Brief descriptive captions
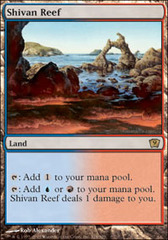 Shivan Reef - Foil on Channel Fireball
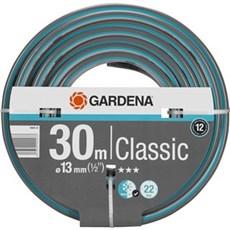 Gardena Afgangsslange - Classic Slange 13 mm (1/2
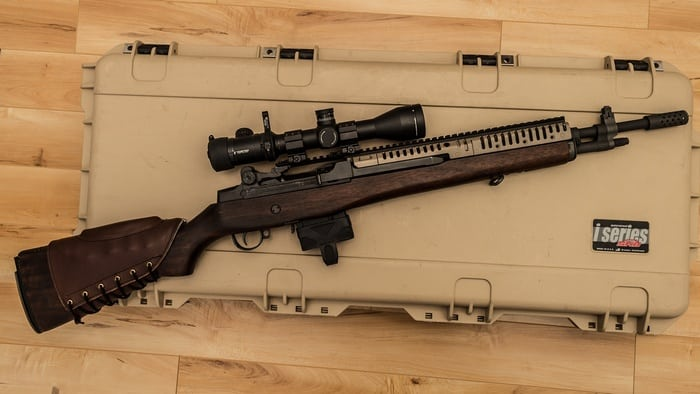 М-14 с оптикой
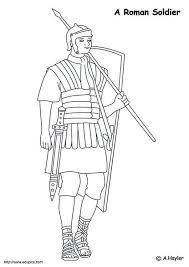 coloring roman soldier education roman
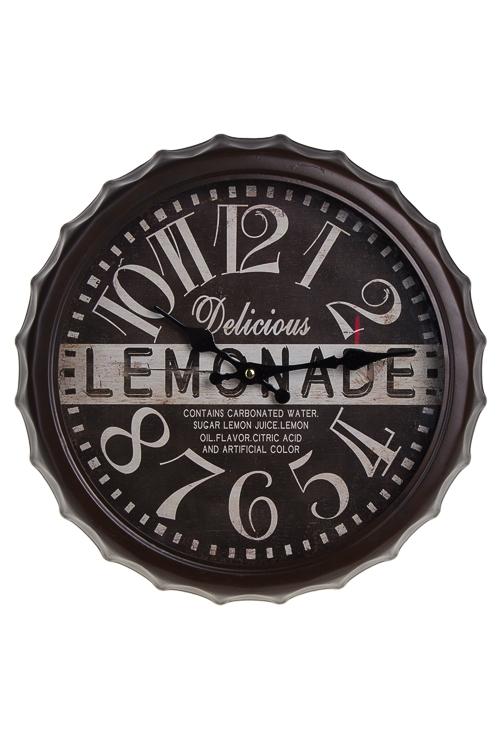 "Часы Настенные Красный куб Часы настенные ""Ретро-лимонад"""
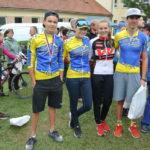 Olympijský tým bikerů se setkal na závodech v Jablůnce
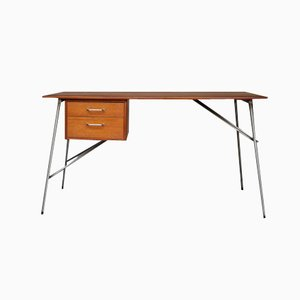 Teak and Metal Desk by Børge Mogensen for Søborgs Møbelfabrik, 1952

** Work required **
Once the line containing "Настенные Красный куб" is found, transcribe it and every line after it to the end of the records, exactly and with no pictures.

** Exercise solution **
 "Часы Настенные Красный куб Часы настенные ""Ретро-лимонад"""
 Olympijský tým bikerů se setkal na závodech v Jablůnce
 Teak and Metal Desk by Børge Mogensen for Søborgs Møbelfabrik, 1952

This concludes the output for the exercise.